Code and data for the paper "A Neural Architecture for Generating Natural Language Descriptions from Source Code Changes"

Primary LanguageJupyter Notebook

A Neural Architecture for Generating Natural Language Descriptions from Source Code Changes

  • Requirements

  • Setup environment

    1. Clone this repositoty: cd ~ git clone https://github.com/epochx/commitgen-dev.git
    2. Create data path: mkdir ~/data/preprocessing
    3. Export env variable: export env WORK_DIR=~/data (without trailing slash!)
  • Download our paper data:

    1. Get the raw commit data used in our paper from https://osf.io/67kyc/?view_only=ad588fe5d1a14dd795553fb4951b5bf9 (click on "OSF Storage" and then on "Download as zip".) Unzip the file where convenient.
    2. Unzip the desired dataset zip and move the resulting folder to ~/data.
  • Pre-process data

    1. Parse and filter commits and messages: cd ~/commitgen python ./preprocess.py FOLDER_NAME --language LANGUAGE, where FOLDER_NAME is the name of the folder from the previous step. Add the '--atomic' flag to keep only atomic commits. This will generate a pre-processed version of the dataset in a pickle file in ~/data/preprocessing.
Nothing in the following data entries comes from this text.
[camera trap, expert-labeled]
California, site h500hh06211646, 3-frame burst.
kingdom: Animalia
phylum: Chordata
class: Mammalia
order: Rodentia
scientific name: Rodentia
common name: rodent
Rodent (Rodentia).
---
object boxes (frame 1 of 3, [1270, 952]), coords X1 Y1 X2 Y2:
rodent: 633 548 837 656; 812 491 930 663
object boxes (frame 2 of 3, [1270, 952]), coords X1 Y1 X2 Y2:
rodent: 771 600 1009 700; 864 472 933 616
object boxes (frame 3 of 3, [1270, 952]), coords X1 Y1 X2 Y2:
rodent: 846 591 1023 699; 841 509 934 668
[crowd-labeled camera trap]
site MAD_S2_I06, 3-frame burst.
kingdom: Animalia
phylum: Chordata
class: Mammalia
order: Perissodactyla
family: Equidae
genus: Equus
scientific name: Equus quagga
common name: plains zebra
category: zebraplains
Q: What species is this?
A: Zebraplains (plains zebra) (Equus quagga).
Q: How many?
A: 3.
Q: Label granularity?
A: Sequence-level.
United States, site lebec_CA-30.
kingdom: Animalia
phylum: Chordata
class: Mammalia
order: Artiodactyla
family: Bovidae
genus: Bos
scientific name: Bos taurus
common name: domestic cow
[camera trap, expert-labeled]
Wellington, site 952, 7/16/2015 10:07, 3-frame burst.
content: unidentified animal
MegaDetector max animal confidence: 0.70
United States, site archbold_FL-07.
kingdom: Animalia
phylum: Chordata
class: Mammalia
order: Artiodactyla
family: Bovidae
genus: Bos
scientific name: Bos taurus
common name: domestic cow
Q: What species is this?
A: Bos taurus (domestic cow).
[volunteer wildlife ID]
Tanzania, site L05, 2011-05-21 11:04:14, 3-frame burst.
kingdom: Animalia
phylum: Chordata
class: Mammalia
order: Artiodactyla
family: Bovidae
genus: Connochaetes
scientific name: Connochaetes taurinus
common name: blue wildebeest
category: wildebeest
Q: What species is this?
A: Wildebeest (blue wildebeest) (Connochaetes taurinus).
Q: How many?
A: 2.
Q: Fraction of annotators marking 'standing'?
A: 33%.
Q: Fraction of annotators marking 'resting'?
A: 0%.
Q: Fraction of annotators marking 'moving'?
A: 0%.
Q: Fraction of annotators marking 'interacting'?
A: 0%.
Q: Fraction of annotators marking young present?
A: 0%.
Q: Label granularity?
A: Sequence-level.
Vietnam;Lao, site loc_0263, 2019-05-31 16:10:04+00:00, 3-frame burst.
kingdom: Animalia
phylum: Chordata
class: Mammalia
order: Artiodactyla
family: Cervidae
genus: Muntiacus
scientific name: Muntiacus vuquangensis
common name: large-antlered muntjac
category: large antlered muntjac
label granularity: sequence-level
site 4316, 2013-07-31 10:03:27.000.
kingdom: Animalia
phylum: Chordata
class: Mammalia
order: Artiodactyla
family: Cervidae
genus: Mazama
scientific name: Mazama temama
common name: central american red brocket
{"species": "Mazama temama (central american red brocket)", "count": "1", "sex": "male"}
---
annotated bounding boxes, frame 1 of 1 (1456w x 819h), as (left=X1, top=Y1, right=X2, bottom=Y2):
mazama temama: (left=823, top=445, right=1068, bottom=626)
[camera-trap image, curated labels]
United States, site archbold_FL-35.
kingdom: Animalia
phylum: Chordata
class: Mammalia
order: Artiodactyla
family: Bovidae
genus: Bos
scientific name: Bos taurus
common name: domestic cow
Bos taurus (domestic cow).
Try python ./preprocess.py --help for more details on additional pre-processing parameters.
    2. Generate training data: cd ~/commitgen ./buildData.sh PICKLE_FILE_NAME LANGUAGE (PICKLE_FILE_NAME with no .pickle).
  • Train the model 1.- Run the model cd ~/commitgen ./run.sh PICKLE_FILE_NAME LANGUAGE (PICKLE_FILE_NAME with no .pickle)

You can also dowload additional github project data by using our crawler do cd ~/commitgen and run python crawl_commits.py --help for more details on how to do it.